__Task statement__:
Word for word, return each entry that follows, with every image removed.

╭──

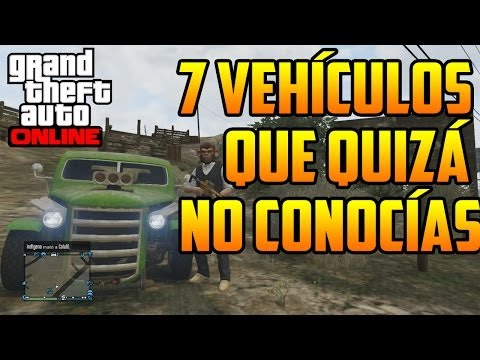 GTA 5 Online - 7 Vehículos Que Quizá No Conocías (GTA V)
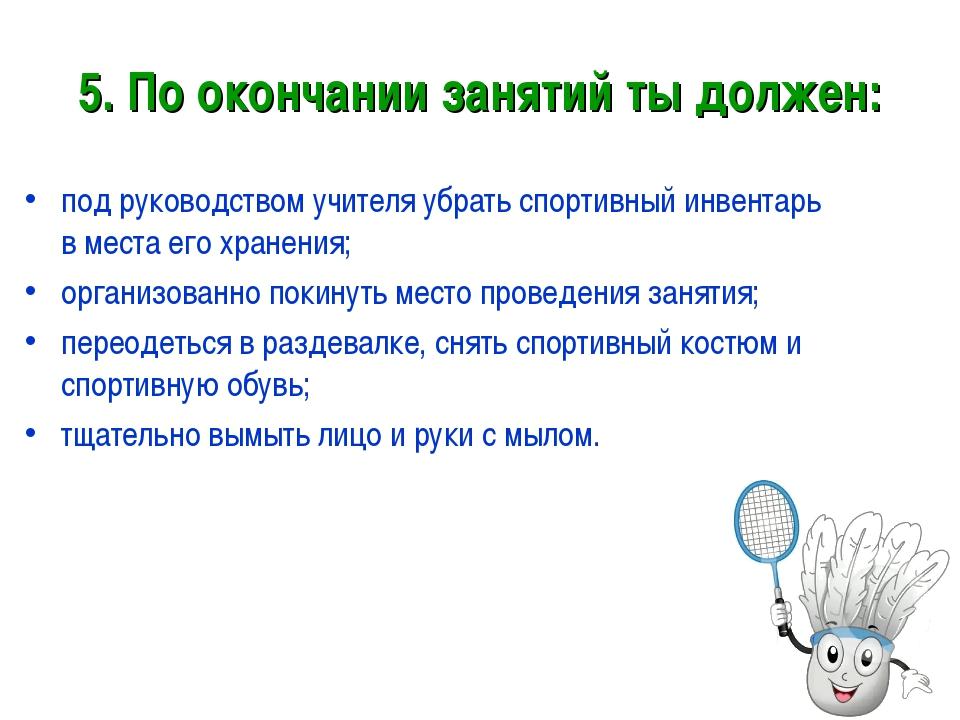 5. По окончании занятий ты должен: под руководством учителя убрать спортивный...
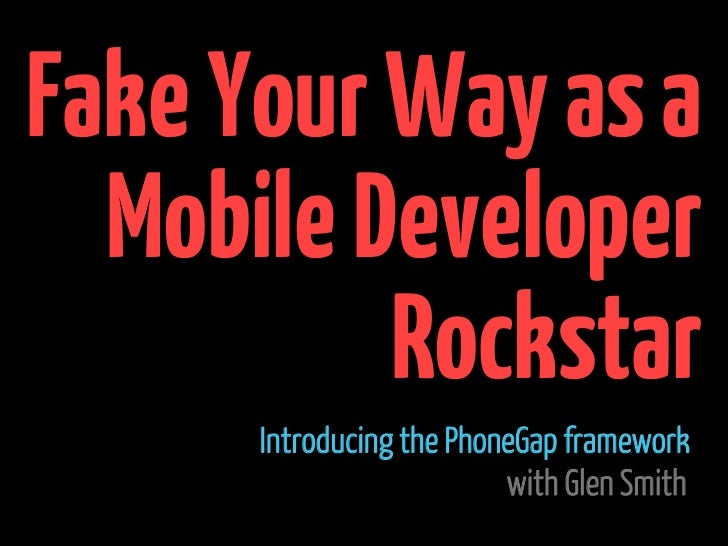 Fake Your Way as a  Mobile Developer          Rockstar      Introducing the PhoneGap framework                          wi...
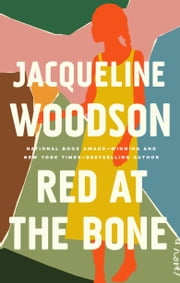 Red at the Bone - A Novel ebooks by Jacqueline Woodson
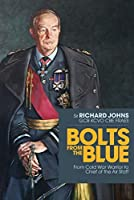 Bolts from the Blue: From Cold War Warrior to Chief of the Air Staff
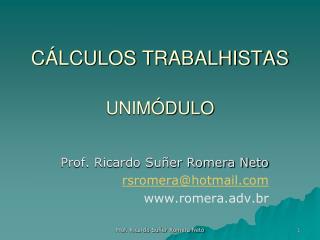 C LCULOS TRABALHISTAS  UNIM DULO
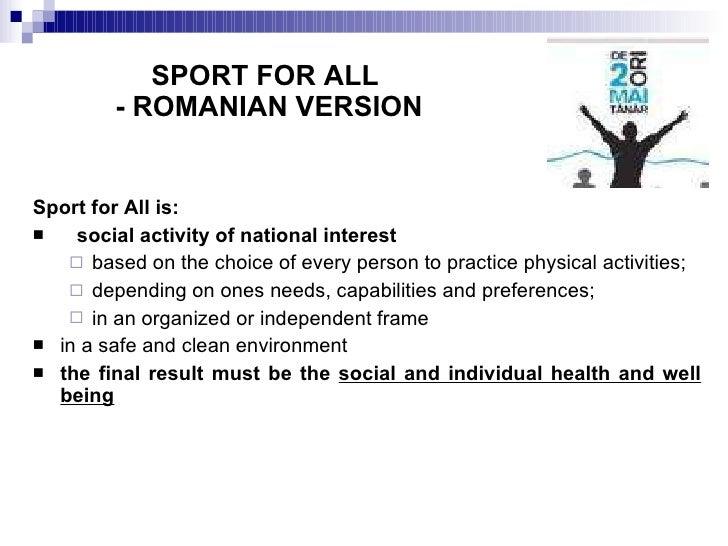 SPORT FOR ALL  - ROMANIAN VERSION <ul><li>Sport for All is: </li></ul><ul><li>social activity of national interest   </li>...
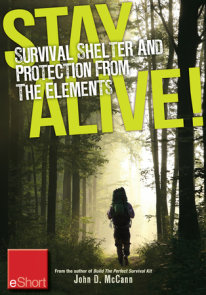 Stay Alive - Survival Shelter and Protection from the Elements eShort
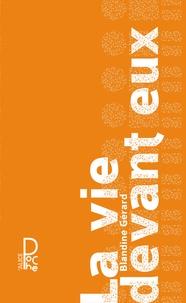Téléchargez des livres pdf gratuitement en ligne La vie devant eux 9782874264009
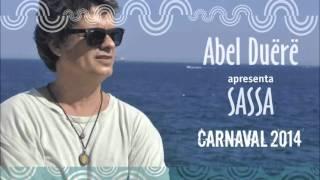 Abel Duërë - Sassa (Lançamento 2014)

╰──

__Reply to the task__:
 GTA 5 Online - 7 Vehículos Que Quizá No Conocías (GTA V)
 5. По окончании занятий ты должен: под руководством учителя убрать спортивный...
 Fake Your Way as a  Mobile Developer          Rockstar      Introducing the PhoneGap framework                          wi...
 Red at the Bone - A Novel ebooks by Jacqueline Woodson
 Bolts from the Blue: From Cold War Warrior to Chief of the Air Staff
 C LCULOS TRABALHISTAS  UNIM DULO
 SPORT FOR ALL  - ROMANIAN VERSION <ul><li>Sport for All is: </li></ul><ul><li>social activity of national interest   </li>...
 Stay Alive - Survival Shelter and Protection from the Elements eShort
Téléchargez des livres pdf gratuitement en ligne La vie devant eux 9782874264009
 Abel Duërë - Sassa (Lançamento 2014)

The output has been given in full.